Winners and Losers of the Nelson Cruz Signing

Earlier today, Enrique Rojas of reported that Nelson Cruz, who had previously turned down a 5 year, $75 million offer from the Mariners earlier this offseason, had agreed to a 1 year, $8 million contract with the Orioles, pending that all important physical. This is one of the most intriguing deals of this offseason, with far reaching implications that affect a number of players and teams throughout Major League Baseball. Unlike many major deals in baseball, the Nelson Cruz signing carries with it several clear-cut winners and losers.


Baltimore Orioles: Before this week, the Orioles offseason looked like a huge disappointment, with their only major signing, Grant Balfour, failing his physical despite being apparently in good health and signing with a division rival. However, the Orioles managed to cram an entire offseason into a week and a half, signing Ubaldo Jimenez as well as 27-year old Korean pitcher Suk-min Yoon. Now, they have added Cruz, a right-handed slugger who fits in nicely in left field and designated hitter, two holes for the Orioles. While Cruz has discouraging splits away from The Ballpark Formerly Known As Rangers Ballpark in Arlington (he has a .911 career OPS at RBIA, versus a .734 OPS on the road), Oriole Park is a hitters’ park as well —  in 21 career games at Camden, Cruz has hit .333/.368/.481 with 2 home runs.  And since the Orioles had already given up their first-round pick by signing Jimenez, they gave up only a second-rounder and the $8 million to add the 33-year old Cruz on a one year deal.

Seattle Mariners:  According to Ryan Divish of the Seattle Times, the Mariners offered Cruz a deal in December for 5 years and $75 million, which he proceeded to turn down.  As HardballTalk’s D.J. Short commented at the time, “If anything, Cruz might have saved the Mariners from themselves.”  The Mariners’ thinking is understandable; they want to build around the newly-minted face of the franchise Robinson Cano and contend for a World Series this year.  But adding Cruz would not bring them all that close to that goal.  Cruz is a complimentary piece, and nothing more — he has serious flaws in his game, with a low OBP and poor outfield defense, that severely limit his value, even with the home run power.  Adding Cruz for $15 million a year until he is 38 would not have been a prudent move for the Mariners, either for the present or the future.
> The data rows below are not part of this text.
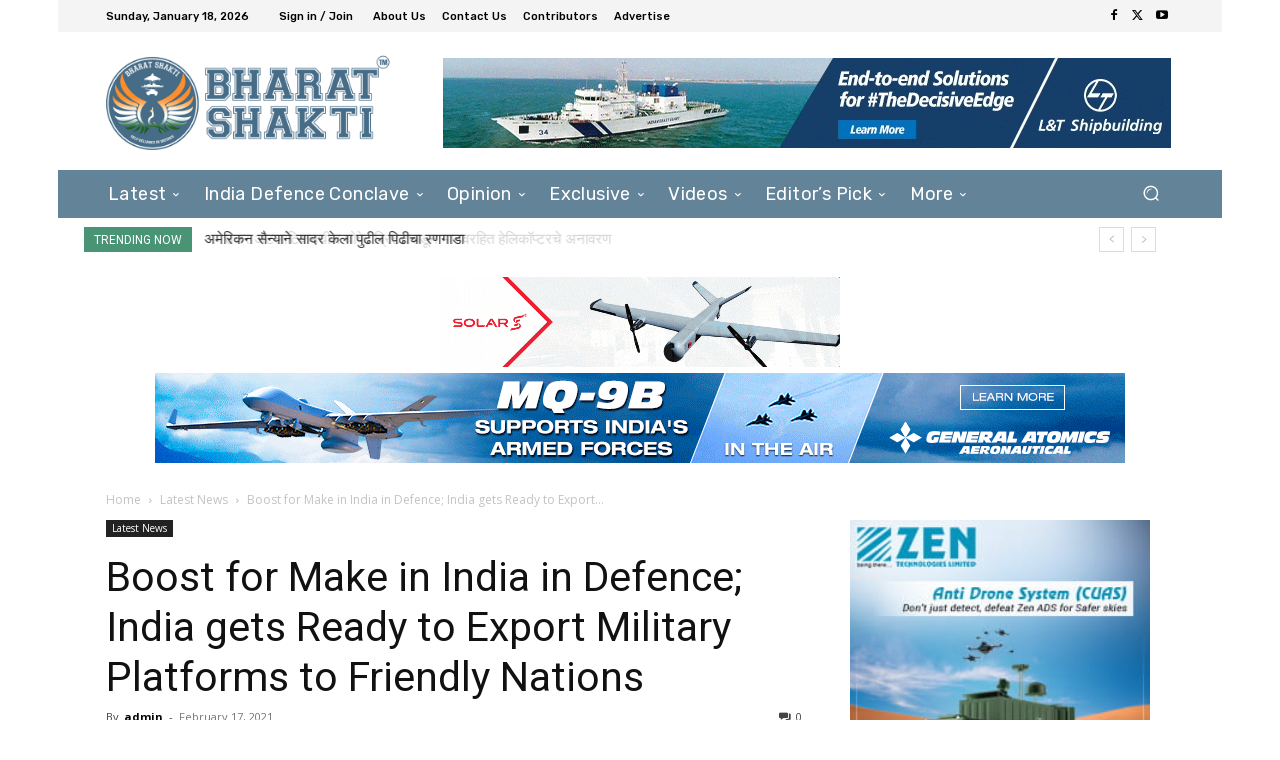

--- FILE ---
content_type: text/html; charset=UTF-8
request_url: https://bharatshakti.in/wp-admin/admin-ajax.php?td_theme_name=Newspaper&v=12.6.9
body_size: -383
content:
{"68014":11}

--- FILE ---
content_type: text/html; charset=utf-8
request_url: https://www.google.com/recaptcha/api2/aframe
body_size: 270
content:
<!DOCTYPE HTML><html><head><meta http-equiv="content-type" content="text/html; charset=UTF-8"></head><body><script nonce="RQLJXwZuKBDDeDPcH8NOQQ">/** Anti-fraud and anti-abuse applications only. See google.com/recaptcha */ try{var clients={'sodar':'https://pagead2.googlesyndication.com/pagead/sodar?'};window.addEventListener("message",function(a){try{if(a.source===window.parent){var b=JSON.parse(a.data);var c=clients[b['id']];if(c){var d=document.createElement('img');d.src=c+b['params']+'&rc='+(localStorage.getItem("rc::a")?sessionStorage.getItem("rc::b"):"");window.document.body.appendChild(d);sessionStorage.setItem("rc::e",parseInt(sessionStorage.getItem("rc::e")||0)+1);localStorage.setItem("rc::h",'1768694196604');}}}catch(b){}});window.parent.postMessage("_grecaptcha_ready", "*");}catch(b){}</script></body></html>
Advanced Statistics: In the 1992 offseason, 33-year old Joe Carter hit the open market with a very similar skill set as Cruz.  Carter had a solid batting average, high home run and RBI totals, but played poor outfield defense and drew few walks, limiting his on-base percentage.  To that point in his career, Carter had a lifetime .263/.308/.467 triple slash and 110 OPS+, only four points off from Cruz’s 114 career OPS+.  Yet for nearly his whole career, Carter was treated like a star, and certainly paid like one — he received a 3 year, $19.5 million contract from the Blue Jays that made him the second-highest paid player in the game.  Fast forward twenty years and Cruz, despite having a similar skill set as Carter (same power, same suspect defense and low OBP), can’t even find a job.  Yes, there are extenuating circumstances — Cruz has a history of injury (as well as a PED suspension) and is attached to draft pick compensation.  But it shows how far we’ve come in the past twenty years that a player like Cruz is no longer treated by front offices as a star.


Nelson Cruz: Obviously.  Cruz came into this offseason expecting the kind of contract that would give him financial stability for the rest of his career.  As we mentioned, he turned down that 5 year, $75 million offer, and though that might have been delusional of him, nobody expected his stock to fall this far:

Now, instead of coming off a huge payday at age 38, Cruz will have to re-enter the free agent market as a 34 year old, a year older and therefore even less likely to receive the huge payday he’s after.  Additionally, Cruz turned down the Rangers’ $14.1 million qualifying offer in order to take his shot at free agency, losing more than $6 million in the process.

All Other Qualifying Offer Recipients: The terms of this offer make it clearer than ever that assigning draft pick compensation to a free agent is akin to a kiss of death.  The system, which forces a team to hand over its’ first round draft pick to sign said player, is a non-issue for superstar free agents like Robinson Cano and Jacoby Ellsbury.  But for mid-level free agents like Cruz, Jimenez, Ervin Santana, Matt Garza, Stephen Drew, and Kendrys Morales, losing a draft pick can be too steep a price to pay.  The system depresses the market for these players, leaving some (Drew, Morales and Santana) still unsigned deep into Spring Training.

Specifically, Kendrys Morales: As a defense-challenged power hitter tied to draft pick compensation, Morales’ fate was very much tied to Cruz’s.  By accepting the one year, $8 million deal, Cruz has set the market for Morales at a much lower cost than Morales expected to receive at the beginning of the offseason.  Additionally, Cruz signing with the Orioles takes them off the table as suitors for Morales, limiting the number of teams interested.  A few teams — specifically, the Pirates, Royals, and Mets — are rumored to have varying degrees of interest in Morales, but seem reticent to give up a draft pick to sign him.  More than likely, Morales will end up back in Seattle (as the Mariners do not have to give up a draft pick to sign him) at a rate lower than the $14.1 million deal he declined back in December.